↓

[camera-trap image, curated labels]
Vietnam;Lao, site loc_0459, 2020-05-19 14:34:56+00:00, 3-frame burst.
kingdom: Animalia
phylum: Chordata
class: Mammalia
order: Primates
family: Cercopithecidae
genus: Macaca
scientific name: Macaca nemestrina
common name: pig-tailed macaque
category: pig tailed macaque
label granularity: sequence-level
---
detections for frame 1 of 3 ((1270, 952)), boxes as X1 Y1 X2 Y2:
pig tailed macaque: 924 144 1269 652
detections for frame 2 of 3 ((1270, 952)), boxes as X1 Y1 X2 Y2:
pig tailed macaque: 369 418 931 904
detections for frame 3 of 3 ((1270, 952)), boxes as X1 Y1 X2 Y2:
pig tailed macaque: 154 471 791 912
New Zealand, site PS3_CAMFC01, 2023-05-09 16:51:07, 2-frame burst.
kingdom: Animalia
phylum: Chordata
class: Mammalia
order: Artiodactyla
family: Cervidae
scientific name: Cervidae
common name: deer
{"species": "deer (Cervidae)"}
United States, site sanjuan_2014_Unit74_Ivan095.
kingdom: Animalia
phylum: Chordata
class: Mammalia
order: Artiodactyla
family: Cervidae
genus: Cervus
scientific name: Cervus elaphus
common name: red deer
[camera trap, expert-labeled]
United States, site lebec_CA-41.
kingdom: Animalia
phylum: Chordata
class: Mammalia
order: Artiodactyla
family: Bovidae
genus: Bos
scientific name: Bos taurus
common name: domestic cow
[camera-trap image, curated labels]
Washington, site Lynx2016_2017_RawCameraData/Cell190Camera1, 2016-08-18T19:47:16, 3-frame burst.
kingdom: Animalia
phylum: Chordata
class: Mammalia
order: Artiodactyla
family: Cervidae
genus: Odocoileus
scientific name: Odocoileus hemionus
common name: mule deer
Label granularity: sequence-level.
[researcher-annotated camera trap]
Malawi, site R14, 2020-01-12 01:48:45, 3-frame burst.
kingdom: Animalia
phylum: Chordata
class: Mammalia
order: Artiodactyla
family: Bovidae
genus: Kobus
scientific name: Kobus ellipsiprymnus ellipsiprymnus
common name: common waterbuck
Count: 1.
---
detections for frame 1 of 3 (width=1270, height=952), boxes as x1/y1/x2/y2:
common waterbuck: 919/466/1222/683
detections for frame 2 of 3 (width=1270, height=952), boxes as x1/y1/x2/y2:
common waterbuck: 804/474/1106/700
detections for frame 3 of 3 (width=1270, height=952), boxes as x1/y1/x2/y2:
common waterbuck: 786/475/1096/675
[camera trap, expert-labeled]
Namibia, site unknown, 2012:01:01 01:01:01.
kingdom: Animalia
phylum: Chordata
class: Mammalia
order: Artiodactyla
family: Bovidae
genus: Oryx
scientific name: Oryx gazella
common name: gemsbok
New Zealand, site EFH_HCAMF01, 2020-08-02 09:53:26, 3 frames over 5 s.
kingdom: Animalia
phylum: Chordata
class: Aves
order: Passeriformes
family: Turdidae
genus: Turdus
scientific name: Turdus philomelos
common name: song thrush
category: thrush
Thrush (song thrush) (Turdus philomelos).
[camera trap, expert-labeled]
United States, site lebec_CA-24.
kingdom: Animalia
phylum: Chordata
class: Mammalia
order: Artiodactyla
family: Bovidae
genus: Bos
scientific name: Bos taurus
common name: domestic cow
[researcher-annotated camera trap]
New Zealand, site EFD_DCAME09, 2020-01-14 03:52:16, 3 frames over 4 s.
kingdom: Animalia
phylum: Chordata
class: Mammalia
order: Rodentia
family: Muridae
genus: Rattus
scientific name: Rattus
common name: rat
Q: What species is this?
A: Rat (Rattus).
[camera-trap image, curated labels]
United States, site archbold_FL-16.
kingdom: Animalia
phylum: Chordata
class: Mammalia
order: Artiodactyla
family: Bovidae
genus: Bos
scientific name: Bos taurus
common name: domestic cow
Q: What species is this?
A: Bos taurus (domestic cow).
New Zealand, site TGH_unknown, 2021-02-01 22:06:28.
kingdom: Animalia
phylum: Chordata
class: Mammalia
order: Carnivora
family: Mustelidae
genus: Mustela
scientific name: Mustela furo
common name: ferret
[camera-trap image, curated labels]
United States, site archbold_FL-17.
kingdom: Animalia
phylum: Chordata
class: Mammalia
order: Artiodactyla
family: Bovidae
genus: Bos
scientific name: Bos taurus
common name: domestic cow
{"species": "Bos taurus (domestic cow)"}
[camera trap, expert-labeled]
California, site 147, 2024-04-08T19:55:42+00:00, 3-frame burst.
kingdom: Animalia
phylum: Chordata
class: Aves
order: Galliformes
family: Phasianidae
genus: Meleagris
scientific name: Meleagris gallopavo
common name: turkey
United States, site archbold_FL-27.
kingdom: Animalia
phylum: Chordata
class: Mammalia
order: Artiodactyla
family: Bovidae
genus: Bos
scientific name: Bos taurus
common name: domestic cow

↑

• WHAT THIS TASK INVOLVES: Output the full listing above once again, verbatim.

• ANSWER TO THE EXERCISE:
[camera-trap image, curated labels]
Vietnam;Lao, site loc_0459, 2020-05-19 14:34:56+00:00, 3-frame burst.
kingdom: Animalia
phylum: Chordata
class: Mammalia
order: Primates
family: Cercopithecidae
genus: Macaca
scientific name: Macaca nemestrina
common name: pig-tailed macaque
category: pig tailed macaque
label granularity: sequence-level
---
detections for frame 1 of 3 ((1270, 952)), boxes as X1 Y1 X2 Y2:
pig tailed macaque: 924 144 1269 652
detections for frame 2 of 3 ((1270, 952)), boxes as X1 Y1 X2 Y2:
pig tailed macaque: 369 418 931 904
detections for frame 3 of 3 ((1270, 952)), boxes as X1 Y1 X2 Y2:
pig tailed macaque: 154 471 791 912
New Zealand, site PS3_CAMFC01, 2023-05-09 16:51:07, 2-frame burst.
kingdom: Animalia
phylum: Chordata
class: Mammalia
order: Artiodactyla
family: Cervidae
scientific name: Cervidae
common name: deer
{"species": "deer (Cervidae)"}
United States, site sanjuan_2014_Unit74_Ivan095.
kingdom: Animalia
phylum: Chordata
class: Mammalia
order: Artiodactyla
family: Cervidae
genus: Cervus
scientific name: Cervus elaphus
common name: red deer
[camera trap, expert-labeled]
United States, site lebec_CA-41.
kingdom: Animalia
phylum: Chordata
class: Mammalia
order: Artiodactyla
family: Bovidae
genus: Bos
scientific name: Bos taurus
common name: domestic cow
[camera-trap image, curated labels]
Washington, site Lynx2016_2017_RawCameraData/Cell190Camera1, 2016-08-18T19:47:16, 3-frame burst.
kingdom: Animalia
phylum: Chordata
class: Mammalia
order: Artiodactyla
family: Cervidae
genus: Odocoileus
scientific name: Odocoileus hemionus
common name: mule deer
Label granularity: sequence-level.
[researcher-annotated camera trap]
Malawi, site R14, 2020-01-12 01:48:45, 3-frame burst.
kingdom: Animalia
phylum: Chordata
class: Mammalia
order: Artiodactyla
family: Bovidae
genus: Kobus
scientific name: Kobus ellipsiprymnus ellipsiprymnus
common name: common waterbuck
Count: 1.
---
detections for frame 1 of 3 (width=1270, height=952), boxes as x1/y1/x2/y2:
common waterbuck: 919/466/1222/683
detections for frame 2 of 3 (width=1270, height=952), boxes as x1/y1/x2/y2:
common waterbuck: 804/474/1106/700
detections for frame 3 of 3 (width=1270, height=952), boxes as x1/y1/x2/y2:
common waterbuck: 786/475/1096/675
[camera trap, expert-labeled]
Namibia, site unknown, 2012:01:01 01:01:01.
kingdom: Animalia
phylum: Chordata
class: Mammalia
order: Artiodactyla
family: Bovidae
genus: Oryx
scientific name: Oryx gazella
common name: gemsbok
New Zealand, site EFH_HCAMF01, 2020-08-02 09:53:26, 3 frames over 5 s.
kingdom: Animalia
phylum: Chordata
class: Aves
order: Passeriformes
family: Turdidae
genus: Turdus
scientific name: Turdus philomelos
common name: song thrush
category: thrush
Thrush (song thrush) (Turdus philomelos).
[camera trap, expert-labeled]
United States, site lebec_CA-24.
kingdom: Animalia
phylum: Chordata
class: Mammalia
order: Artiodactyla
family: Bovidae
genus: Bos
scientific name: Bos taurus
common name: domestic cow
[researcher-annotated camera trap]
New Zealand, site EFD_DCAME09, 2020-01-14 03:52:16, 3 frames over 4 s.
kingdom: Animalia
phylum: Chordata
class: Mammalia
order: Rodentia
family: Muridae
genus: Rattus
scientific name: Rattus
common name: rat
Q: What species is this?
A: Rat (Rattus).
[camera-trap image, curated labels]
United States, site archbold_FL-16.
kingdom: Animalia
phylum: Chordata
class: Mammalia
order: Artiodactyla
family: Bovidae
genus: Bos
scientific name: Bos taurus
common name: domestic cow
Q: What species is this?
A: Bos taurus (domestic cow).
New Zealand, site TGH_unknown, 2021-02-01 22:06:28.
kingdom: Animalia
phylum: Chordata
class: Mammalia
order: Carnivora
family: Mustelidae
genus: Mustela
scientific name: Mustela furo
common name: ferret
[camera-trap image, curated labels]
United States, site archbold_FL-17.
kingdom: Animalia
phylum: Chordata
class: Mammalia
order: Artiodactyla
family: Bovidae
genus: Bos
scientific name: Bos taurus
common name: domestic cow
{"species": "Bos taurus (domestic cow)"}
[camera trap, expert-labeled]
California, site 147, 2024-04-08T19:55:42+00:00, 3-frame burst.
kingdom: Animalia
phylum: Chordata
class: Aves
order: Galliformes
family: Phasianidae
genus: Meleagris
scientific name: Meleagris gallopavo
common name: turkey
United States, site archbold_FL-27.
kingdom: Animalia
phylum: Chordata
class: Mammalia
order: Artiodactyla
family: Bovidae
genus: Bos
scientific name: Bos taurus
common name: domestic cow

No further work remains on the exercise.